§ Raw data
# # # #

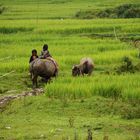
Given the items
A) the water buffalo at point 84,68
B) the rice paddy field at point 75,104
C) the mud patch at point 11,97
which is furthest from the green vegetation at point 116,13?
the mud patch at point 11,97

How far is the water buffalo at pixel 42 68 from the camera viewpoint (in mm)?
14617

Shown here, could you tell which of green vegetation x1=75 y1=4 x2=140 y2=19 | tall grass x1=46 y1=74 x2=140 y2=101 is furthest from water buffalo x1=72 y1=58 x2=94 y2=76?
green vegetation x1=75 y1=4 x2=140 y2=19

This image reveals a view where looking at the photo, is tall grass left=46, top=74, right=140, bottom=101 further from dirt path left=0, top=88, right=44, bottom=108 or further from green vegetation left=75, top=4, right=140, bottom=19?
green vegetation left=75, top=4, right=140, bottom=19

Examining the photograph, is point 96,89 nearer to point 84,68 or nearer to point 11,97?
point 11,97

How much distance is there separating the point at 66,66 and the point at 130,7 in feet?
69.1

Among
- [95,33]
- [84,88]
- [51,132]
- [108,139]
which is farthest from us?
[95,33]

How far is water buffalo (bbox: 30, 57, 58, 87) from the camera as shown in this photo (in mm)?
14617

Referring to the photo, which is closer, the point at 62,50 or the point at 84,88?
the point at 84,88

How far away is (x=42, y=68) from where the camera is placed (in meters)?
14.7

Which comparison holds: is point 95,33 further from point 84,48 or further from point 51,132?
point 51,132

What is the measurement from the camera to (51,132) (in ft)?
29.4

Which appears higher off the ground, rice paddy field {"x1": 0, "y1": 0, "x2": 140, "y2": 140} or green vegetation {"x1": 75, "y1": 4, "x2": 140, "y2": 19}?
green vegetation {"x1": 75, "y1": 4, "x2": 140, "y2": 19}

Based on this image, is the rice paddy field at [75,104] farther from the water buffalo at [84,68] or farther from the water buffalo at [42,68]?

# # # #

Quote word for word the lines from the one that contains "Referring to the" through the end of the records.

§ Reply to the exercise
Referring to the photo, which is closer, the point at 62,50 or the point at 84,88?
the point at 84,88

How far away is (x=42, y=68) from where the camera is placed (in meters)?
14.7

Which comparison holds: is point 95,33 further from point 84,48 or further from point 51,132?
point 51,132

What is the measurement from the camera to (51,132) (in ft)?
29.4

Which appears higher off the ground, rice paddy field {"x1": 0, "y1": 0, "x2": 140, "y2": 140} or green vegetation {"x1": 75, "y1": 4, "x2": 140, "y2": 19}?
green vegetation {"x1": 75, "y1": 4, "x2": 140, "y2": 19}

Based on this image, is the rice paddy field at [75,104] farther from the water buffalo at [84,68] or farther from the water buffalo at [42,68]?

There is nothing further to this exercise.